Why Every Business Owner Should Adopt An AI Approach?

Why Every Business Owner Should Adopt An AI Approach?
Why Every Business Owner Should Adopt An AI Approach?

Artificial intelligence is the most transformative business trend in the world today. Hold on, you say – AI is not a new idea. In the 1940s the great mathematician and code breaker Alan Turing predicted that digital computers in the future would be capable of logical reasoning. Commercial interest in AI began in the 1960s and waxed and waned over the next several decades.

Why is AI a big deal now? Partly, it’s because of the rapid advances in computer and communications hardware, says Pat Gelsinger, CEO of VMware, a provider of cloud computing solutions based in Palo Alto, California. Gelsinger knows hardware. In the 2000s he was the chief technology officer at Intel.

“The faster pace of change in AI today is because you now have data at scale and computing at scale,” he says. Data at scale, he says, comes from the 30 billion or so computerized sensors in the world that are constantly gathering information. Computing at scale comes from cheap rentable supercomputers offered by Amazon, Microsoft, Google, Alibaba and others.

These, along with the coming 5G wireless speeds, are superpowers, says Gelsinger. If your company doesn’t tap into these powers, your competitor will. CEOs and boards, take note. Stop relegating your company’s IT challenges to a 30-minute discussion within the audit committee. The superpowers that drive AI will accelerate business evolution.

Imagine two rival companies: A and B. Company A has invested in AI across its organization, at times a painstaking process, and is getting 10% smarter per year. That’s 10% smarter about its customers, its opportunities, its costs and its risks. Company B, which is old school and run by penny pinchers, thinks technology is a commodity and not a strategic weapon. Company B’s cheap approach saves money, but at a steep cost. Company B is only getting 2% smarter per year. Which company do you want to be?

This begs the question: Which countries are ahead in AI? The question often comes up these days at highest levels of governments around the world.

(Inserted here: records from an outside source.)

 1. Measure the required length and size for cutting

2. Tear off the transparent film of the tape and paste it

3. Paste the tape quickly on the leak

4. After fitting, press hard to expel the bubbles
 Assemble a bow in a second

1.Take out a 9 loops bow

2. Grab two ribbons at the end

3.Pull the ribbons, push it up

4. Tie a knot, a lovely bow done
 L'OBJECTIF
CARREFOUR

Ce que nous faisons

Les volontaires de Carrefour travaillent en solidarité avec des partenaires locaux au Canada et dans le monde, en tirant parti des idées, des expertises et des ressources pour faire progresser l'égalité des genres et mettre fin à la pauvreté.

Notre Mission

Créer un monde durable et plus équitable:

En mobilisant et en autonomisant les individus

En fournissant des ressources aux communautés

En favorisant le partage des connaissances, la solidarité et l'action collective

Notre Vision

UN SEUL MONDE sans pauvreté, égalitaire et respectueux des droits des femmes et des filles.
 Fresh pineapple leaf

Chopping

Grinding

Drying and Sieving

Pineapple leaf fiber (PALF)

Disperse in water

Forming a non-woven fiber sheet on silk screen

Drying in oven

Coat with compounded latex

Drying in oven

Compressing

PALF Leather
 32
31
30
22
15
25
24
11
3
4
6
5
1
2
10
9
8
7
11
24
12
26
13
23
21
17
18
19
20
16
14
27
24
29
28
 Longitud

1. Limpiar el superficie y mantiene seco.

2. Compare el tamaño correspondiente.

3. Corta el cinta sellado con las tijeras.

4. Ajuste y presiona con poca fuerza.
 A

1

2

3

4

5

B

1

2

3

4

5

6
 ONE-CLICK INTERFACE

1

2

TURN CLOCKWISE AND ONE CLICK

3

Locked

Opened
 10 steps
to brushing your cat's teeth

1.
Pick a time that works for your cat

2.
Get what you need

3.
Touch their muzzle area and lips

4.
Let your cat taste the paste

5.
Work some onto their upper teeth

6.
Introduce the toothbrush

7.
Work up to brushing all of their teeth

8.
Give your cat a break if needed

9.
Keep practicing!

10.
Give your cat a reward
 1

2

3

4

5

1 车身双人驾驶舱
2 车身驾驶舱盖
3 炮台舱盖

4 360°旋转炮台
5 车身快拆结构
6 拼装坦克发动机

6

I asked Silicon Valley venture capitalist Jim Breyer, who is an investment advisor in IDG’s China funds, which has about 200 investments in China, including some of the country’s most interesting AI companies, for his opinion.

“The innovation in China is extraordinary,” Breyer says. “There really is a space-like race going on in AI between the U.S. and China. Both have deep capabilities. There are areas in China where some of the facial-recognition AI companies are the most advanced in the world. There are other technologies in the U.S., such as IoT and machine learning, where AI is more advanced. But it is a race.”